++++ Excerpted records ++++

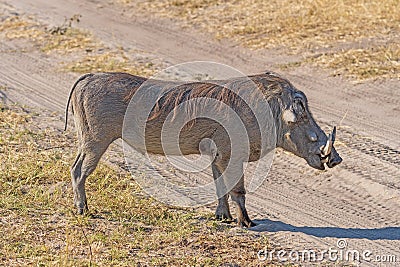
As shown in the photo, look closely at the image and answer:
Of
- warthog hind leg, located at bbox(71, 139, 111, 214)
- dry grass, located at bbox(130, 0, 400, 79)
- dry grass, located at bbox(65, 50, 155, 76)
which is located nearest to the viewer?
warthog hind leg, located at bbox(71, 139, 111, 214)

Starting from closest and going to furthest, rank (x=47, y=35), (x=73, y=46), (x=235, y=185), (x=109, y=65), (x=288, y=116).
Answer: (x=288, y=116), (x=235, y=185), (x=109, y=65), (x=73, y=46), (x=47, y=35)

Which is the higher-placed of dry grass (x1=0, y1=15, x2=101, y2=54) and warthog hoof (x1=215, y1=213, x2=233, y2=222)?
warthog hoof (x1=215, y1=213, x2=233, y2=222)

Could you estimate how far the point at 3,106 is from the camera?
8781 mm

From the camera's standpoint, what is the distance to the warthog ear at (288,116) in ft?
17.9

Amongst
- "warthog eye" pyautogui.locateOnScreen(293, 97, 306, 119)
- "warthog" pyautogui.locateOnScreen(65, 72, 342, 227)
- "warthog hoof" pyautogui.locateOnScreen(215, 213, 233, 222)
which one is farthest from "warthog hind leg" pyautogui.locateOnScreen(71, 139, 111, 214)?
"warthog eye" pyautogui.locateOnScreen(293, 97, 306, 119)

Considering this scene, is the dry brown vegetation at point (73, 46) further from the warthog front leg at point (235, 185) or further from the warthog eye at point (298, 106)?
the warthog eye at point (298, 106)

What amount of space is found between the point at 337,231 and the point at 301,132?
0.72m

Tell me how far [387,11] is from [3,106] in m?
6.15

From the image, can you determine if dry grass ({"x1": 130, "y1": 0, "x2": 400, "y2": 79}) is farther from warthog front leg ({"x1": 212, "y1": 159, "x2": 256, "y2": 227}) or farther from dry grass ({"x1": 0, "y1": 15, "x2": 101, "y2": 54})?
warthog front leg ({"x1": 212, "y1": 159, "x2": 256, "y2": 227})

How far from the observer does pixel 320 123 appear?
26.7 feet

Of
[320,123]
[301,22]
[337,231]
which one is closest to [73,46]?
[301,22]

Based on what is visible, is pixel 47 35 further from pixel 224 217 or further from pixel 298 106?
pixel 298 106

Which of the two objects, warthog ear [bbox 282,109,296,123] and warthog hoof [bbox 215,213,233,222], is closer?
warthog ear [bbox 282,109,296,123]

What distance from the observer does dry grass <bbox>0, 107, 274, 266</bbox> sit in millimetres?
5000
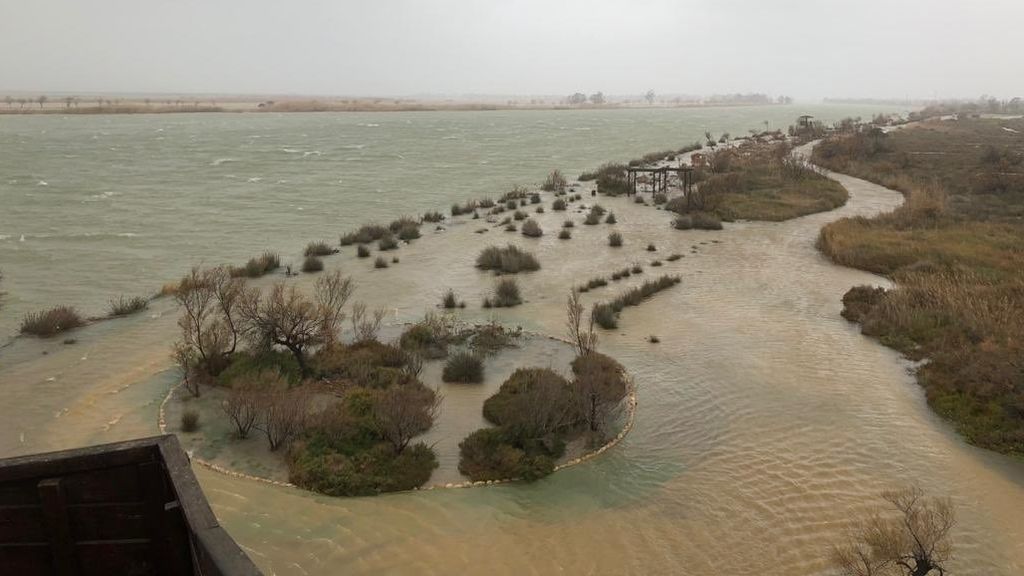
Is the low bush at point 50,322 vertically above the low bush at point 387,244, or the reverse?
the low bush at point 387,244

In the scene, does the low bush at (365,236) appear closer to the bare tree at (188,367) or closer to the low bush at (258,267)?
the low bush at (258,267)

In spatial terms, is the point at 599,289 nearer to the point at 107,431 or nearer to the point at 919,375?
the point at 919,375

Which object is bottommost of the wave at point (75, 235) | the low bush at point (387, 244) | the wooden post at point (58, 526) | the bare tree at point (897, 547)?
the bare tree at point (897, 547)

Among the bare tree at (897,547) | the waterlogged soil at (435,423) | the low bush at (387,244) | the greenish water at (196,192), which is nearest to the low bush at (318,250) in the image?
the greenish water at (196,192)

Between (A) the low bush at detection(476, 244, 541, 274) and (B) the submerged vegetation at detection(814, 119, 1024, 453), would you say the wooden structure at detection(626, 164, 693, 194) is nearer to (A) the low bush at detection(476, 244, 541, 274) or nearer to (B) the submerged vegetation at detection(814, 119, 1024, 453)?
(B) the submerged vegetation at detection(814, 119, 1024, 453)

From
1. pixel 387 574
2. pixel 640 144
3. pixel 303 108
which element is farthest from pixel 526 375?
pixel 303 108

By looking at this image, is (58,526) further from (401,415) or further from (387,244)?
(387,244)
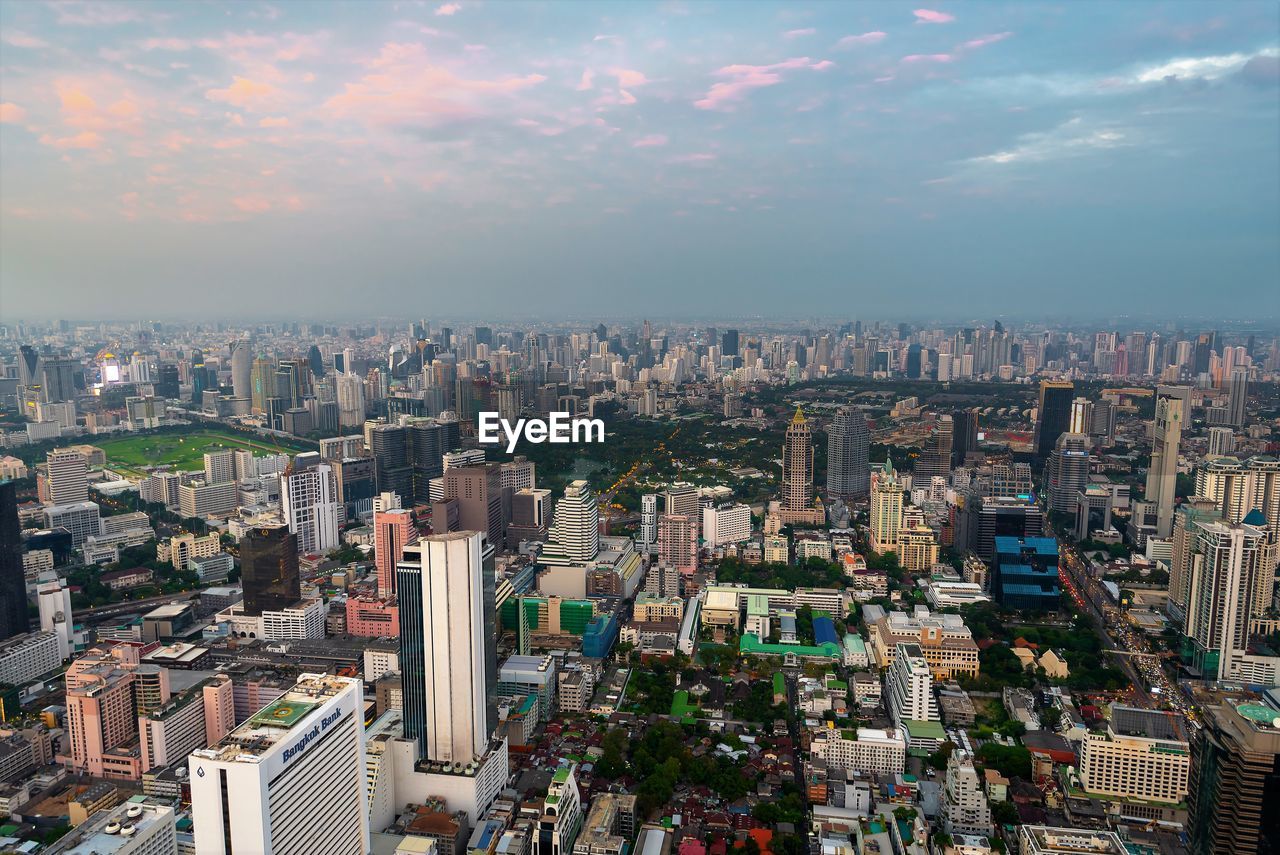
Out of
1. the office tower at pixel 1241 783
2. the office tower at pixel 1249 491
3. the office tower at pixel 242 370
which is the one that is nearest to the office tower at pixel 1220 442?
the office tower at pixel 1249 491

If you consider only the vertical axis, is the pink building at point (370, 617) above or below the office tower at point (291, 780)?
below

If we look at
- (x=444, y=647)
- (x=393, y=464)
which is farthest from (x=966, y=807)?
(x=393, y=464)

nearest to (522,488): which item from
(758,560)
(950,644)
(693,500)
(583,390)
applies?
(693,500)

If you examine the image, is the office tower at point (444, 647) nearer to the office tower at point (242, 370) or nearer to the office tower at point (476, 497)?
the office tower at point (476, 497)

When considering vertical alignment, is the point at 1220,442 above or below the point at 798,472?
above

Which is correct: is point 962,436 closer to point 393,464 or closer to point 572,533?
point 572,533

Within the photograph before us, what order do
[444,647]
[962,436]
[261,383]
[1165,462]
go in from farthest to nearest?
[261,383]
[962,436]
[1165,462]
[444,647]

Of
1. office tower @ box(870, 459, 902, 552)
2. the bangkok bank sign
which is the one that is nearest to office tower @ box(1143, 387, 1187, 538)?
office tower @ box(870, 459, 902, 552)
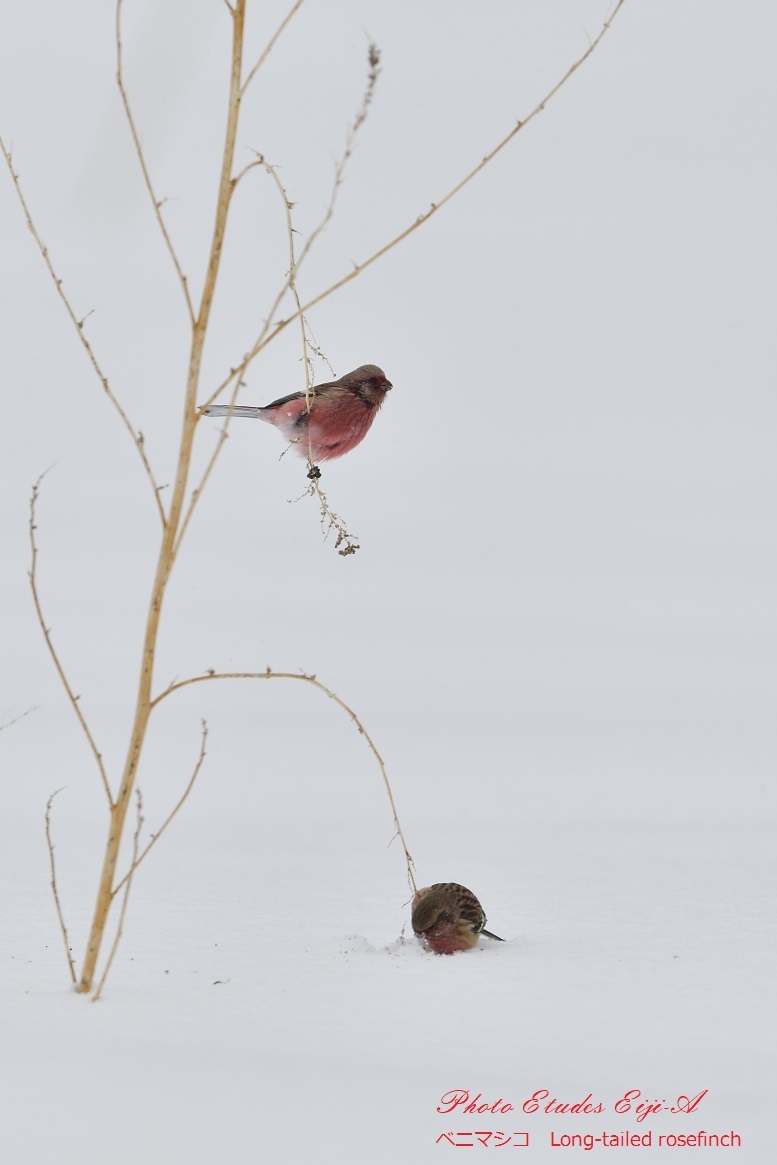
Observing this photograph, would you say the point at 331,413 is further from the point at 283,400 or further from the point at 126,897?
the point at 126,897

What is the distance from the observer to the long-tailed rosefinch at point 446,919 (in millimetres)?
2252

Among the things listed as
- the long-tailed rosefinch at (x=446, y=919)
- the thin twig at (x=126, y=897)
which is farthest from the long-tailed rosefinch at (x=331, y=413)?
the long-tailed rosefinch at (x=446, y=919)

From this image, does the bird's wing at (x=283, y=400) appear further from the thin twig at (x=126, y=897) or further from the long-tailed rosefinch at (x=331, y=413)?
the thin twig at (x=126, y=897)

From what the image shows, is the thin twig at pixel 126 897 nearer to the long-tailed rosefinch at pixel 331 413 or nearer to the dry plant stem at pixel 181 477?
the dry plant stem at pixel 181 477

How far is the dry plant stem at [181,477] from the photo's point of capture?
1.65 metres

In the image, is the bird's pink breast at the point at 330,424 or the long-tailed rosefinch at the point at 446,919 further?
the long-tailed rosefinch at the point at 446,919

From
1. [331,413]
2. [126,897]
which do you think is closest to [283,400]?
[331,413]

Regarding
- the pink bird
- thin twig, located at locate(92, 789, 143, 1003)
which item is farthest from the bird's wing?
thin twig, located at locate(92, 789, 143, 1003)

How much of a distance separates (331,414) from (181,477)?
256 millimetres

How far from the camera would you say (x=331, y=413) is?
1841mm

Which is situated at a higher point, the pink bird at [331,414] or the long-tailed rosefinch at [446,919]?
the pink bird at [331,414]

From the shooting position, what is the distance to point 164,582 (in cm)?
171

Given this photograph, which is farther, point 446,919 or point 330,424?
point 446,919

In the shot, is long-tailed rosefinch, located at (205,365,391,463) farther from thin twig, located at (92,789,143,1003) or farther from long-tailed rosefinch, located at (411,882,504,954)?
long-tailed rosefinch, located at (411,882,504,954)
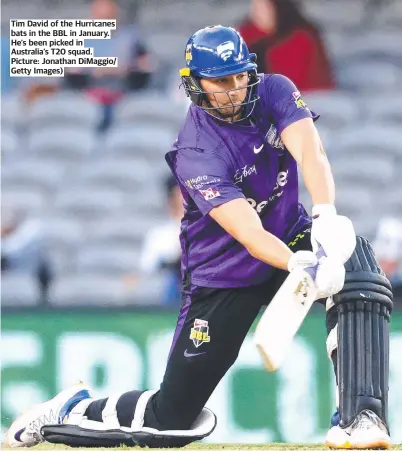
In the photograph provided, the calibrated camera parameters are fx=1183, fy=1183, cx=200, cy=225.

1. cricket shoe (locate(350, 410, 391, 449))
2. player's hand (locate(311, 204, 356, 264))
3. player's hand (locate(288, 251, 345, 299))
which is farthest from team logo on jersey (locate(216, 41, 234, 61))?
cricket shoe (locate(350, 410, 391, 449))

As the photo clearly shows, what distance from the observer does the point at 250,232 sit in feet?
13.4

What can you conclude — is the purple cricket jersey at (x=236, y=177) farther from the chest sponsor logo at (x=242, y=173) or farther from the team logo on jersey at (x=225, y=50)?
the team logo on jersey at (x=225, y=50)

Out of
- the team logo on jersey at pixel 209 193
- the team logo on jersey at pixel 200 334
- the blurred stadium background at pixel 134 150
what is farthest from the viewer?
the blurred stadium background at pixel 134 150

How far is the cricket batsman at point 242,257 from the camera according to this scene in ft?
13.5


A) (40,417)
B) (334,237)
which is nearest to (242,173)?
(334,237)

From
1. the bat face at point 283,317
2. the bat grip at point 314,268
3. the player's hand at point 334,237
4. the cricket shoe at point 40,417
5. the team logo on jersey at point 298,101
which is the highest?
the team logo on jersey at point 298,101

++++

Copy exactly the lines from the one containing "How far is the cricket" through the last line of the records, both included, and nothing else.

How far is the cricket batsman at point 242,257 from the camera according to this scene in ft?
13.5


A) (40,417)
B) (334,237)
which is nearest to (242,173)?
(334,237)

From
1. the bat face at point 283,317
2. the bat grip at point 314,268
3. the player's hand at point 334,237
4. the cricket shoe at point 40,417
5. the team logo on jersey at point 298,101
which is the highest?
the team logo on jersey at point 298,101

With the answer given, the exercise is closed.